FRANKFURT—European Central Bank officials decided to look through the volatility in financial markets that occurred in the weeks before the bank's June 3 meeting, the minutes of that meeting showed Thursday, suggesting officials weren't concerned about rising bond yields, weaker equity prices and a higher exchange rate for the euro.

The ECB was prepared to respond if those forces led to weaker growth and inflation, the ECB said in the minutes, but officials didn't see that as necessary.

"It was widely felt that it was advisable for the Governing Council to look through recent financial market volatility," the minutes stated. The ECB broadly agreed that the decline in some financial asset prices was due to a mix of forces, including a firmer economic outlook, some recovery in expectations for future inflation and technical factors, such as poor liquidity in markets.

At a news conference following that meeting, ECB President Mario Draghi reflected this assessment and appeared nonplused by the fluctuations in fixed-income markets that led up to the June 3 meeting.

"We should get used to periods of higher volatility," he said on June 3. "At very low levels of interest rates, asset prices tend to show higher volatility, and in terms of the impact that this might have on our monetary policy stance, the Governing Council was unanimous in its assessment that we should look through these developments and maintain a steady monetary policy stance."

Mr. Draghi's comments added fresh impetus to a sharp selloff in eurozone government bonds that began in late April but paused in May.

Yields on German 10-year bonds surged above 1% in early June, having fallen almost to zero earlier in the year. Investors said the ECB chief's relaxed attitude to the unprecedented volatility in the euro area's benchmark asset gave the green light for further sharp swings.

Still, the ECB's chief economist, Peter Praet, in his presentation to the board, highlighted the need to think about the ramifications of the market volatility on the effectiveness of the ECB's monetary policies. "This might suggest that the ECB is prepared to vary the pace of its asset purchases at least in response to market movements," said Jonathan Loynes, economist at consultancy Capital Economics, in a research note.

Elsewhere, the minutes signaled that ECB officials were reasonably optimistic that the eurozone was on track for a moderate economic upswing and slow buildup in inflation. Consumer prices were up 0.2% on an annual basis last month, far below the ECB's target of near 2%.

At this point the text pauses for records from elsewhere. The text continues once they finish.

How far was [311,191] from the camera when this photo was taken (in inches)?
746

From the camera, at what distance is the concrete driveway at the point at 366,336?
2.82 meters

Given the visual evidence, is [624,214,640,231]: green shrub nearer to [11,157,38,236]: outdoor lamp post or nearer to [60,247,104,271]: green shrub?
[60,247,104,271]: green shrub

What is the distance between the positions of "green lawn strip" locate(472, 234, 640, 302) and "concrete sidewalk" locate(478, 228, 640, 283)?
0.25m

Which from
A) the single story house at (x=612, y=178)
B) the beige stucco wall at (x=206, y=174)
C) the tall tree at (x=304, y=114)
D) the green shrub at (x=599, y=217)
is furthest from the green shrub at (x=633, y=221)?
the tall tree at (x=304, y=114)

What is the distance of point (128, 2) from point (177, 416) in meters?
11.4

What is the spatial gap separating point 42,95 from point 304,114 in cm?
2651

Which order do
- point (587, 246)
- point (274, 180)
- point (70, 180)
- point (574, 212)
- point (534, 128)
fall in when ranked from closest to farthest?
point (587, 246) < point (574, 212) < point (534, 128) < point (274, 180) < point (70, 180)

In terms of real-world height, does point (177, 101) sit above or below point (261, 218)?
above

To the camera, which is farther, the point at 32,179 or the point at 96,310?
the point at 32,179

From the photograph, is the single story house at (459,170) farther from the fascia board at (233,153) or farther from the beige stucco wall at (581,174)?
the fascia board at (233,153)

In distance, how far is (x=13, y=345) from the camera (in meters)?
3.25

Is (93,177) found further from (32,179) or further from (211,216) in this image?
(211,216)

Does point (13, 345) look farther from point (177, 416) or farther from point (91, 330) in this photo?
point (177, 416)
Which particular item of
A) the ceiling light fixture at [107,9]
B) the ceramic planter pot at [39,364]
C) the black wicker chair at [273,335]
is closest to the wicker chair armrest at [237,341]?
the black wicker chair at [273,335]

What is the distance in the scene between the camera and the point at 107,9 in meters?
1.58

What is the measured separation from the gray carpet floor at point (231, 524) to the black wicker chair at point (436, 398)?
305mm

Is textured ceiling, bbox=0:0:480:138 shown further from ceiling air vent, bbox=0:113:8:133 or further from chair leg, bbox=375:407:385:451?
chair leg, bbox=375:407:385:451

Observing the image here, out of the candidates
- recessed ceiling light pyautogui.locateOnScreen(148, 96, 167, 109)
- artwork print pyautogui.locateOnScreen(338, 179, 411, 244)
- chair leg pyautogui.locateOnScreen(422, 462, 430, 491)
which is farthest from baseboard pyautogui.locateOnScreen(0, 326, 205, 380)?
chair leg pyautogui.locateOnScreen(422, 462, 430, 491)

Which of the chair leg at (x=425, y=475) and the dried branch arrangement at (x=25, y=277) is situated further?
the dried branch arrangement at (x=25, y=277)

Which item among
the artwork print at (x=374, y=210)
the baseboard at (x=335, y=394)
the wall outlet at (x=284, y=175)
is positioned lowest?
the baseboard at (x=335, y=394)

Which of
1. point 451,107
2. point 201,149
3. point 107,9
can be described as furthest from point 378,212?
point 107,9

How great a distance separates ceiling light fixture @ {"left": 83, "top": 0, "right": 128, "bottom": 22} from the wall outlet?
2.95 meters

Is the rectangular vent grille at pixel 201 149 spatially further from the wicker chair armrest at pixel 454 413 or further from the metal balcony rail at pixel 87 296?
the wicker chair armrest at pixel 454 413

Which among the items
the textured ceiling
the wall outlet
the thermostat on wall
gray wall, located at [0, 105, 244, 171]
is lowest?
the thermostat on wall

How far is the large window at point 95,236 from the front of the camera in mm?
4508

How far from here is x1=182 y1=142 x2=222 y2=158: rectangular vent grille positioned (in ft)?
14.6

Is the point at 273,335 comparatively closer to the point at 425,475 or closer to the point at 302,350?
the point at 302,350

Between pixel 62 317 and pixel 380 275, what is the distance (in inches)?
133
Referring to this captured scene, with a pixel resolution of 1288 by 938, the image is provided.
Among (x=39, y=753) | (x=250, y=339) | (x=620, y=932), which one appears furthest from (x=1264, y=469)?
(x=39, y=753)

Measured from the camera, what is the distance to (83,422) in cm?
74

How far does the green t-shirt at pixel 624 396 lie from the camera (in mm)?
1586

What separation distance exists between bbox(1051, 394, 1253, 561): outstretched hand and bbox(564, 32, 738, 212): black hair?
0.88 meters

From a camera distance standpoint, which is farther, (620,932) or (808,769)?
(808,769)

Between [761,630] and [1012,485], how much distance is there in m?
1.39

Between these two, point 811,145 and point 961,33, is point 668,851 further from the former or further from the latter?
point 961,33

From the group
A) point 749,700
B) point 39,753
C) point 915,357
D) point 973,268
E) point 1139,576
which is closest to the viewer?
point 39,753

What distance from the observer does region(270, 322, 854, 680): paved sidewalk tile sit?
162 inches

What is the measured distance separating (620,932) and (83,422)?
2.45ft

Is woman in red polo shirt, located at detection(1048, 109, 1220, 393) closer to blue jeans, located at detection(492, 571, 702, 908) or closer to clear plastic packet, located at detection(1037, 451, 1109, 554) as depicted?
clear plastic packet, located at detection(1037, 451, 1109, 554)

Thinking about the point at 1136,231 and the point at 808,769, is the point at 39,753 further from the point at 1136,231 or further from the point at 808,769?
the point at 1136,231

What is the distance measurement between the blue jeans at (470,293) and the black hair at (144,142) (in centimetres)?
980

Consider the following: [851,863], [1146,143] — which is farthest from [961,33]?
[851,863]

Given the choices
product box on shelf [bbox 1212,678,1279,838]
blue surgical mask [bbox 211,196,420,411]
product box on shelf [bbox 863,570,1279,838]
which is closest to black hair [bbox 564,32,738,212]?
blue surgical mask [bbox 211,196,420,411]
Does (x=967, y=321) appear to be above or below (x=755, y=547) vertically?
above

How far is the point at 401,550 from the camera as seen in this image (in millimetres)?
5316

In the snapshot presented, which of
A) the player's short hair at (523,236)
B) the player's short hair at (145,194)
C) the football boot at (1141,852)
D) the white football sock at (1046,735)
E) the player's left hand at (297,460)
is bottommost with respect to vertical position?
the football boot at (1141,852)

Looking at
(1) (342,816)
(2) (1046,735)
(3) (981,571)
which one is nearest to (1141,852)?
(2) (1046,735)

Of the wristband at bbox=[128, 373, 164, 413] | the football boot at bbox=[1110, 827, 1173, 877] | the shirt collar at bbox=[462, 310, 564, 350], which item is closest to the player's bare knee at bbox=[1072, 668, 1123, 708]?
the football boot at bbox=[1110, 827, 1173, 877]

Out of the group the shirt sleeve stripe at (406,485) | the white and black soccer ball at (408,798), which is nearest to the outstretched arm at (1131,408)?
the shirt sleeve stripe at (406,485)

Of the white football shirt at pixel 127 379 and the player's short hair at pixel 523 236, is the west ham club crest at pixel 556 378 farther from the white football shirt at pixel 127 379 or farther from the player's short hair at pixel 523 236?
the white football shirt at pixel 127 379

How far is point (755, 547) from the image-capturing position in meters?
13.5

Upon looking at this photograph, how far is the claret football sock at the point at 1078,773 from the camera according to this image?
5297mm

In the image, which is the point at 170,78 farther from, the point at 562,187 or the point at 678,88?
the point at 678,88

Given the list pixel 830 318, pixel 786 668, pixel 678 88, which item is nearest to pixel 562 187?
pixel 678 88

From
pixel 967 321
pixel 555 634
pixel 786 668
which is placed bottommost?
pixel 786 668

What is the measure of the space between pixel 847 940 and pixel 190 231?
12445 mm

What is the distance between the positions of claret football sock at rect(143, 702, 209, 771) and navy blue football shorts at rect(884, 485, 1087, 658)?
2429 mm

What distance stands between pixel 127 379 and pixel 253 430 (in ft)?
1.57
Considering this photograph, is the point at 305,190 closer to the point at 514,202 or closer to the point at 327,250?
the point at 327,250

Consumer prices had contracted in late 2014 and the early months of this year. That prompted the ECB to announce in January a bond purchase program totaling over €1 trillion ($1.1 trillion) that was launched in March and is due to run at least through September 2016.

"All in all, the euro area economy was seen to be moving in the right direction and inflation was also improving," the minutes stated, adding that this outlook depended on the full implementation of the ECB's stimulus measures.

Officials also highlighted the decisive importance of broader economic reforms and strong tax and spending policies to boost the region's growth potential. "There was no room for complacency," the minutes said.

Although Mr. Draghi's postmeeting news conference on June 3 was dominated by questions about Greece, there was no specific mention of Greece in the meeting minutes, suggesting the topic didn't dominate the discussions.

There was, however, one reference to "prevailing geopolitical risks and continued uncertainty about the outcome of negotiations between one euro-area government and its official creditors were also seen as likely sources of market uncertainty and volatility."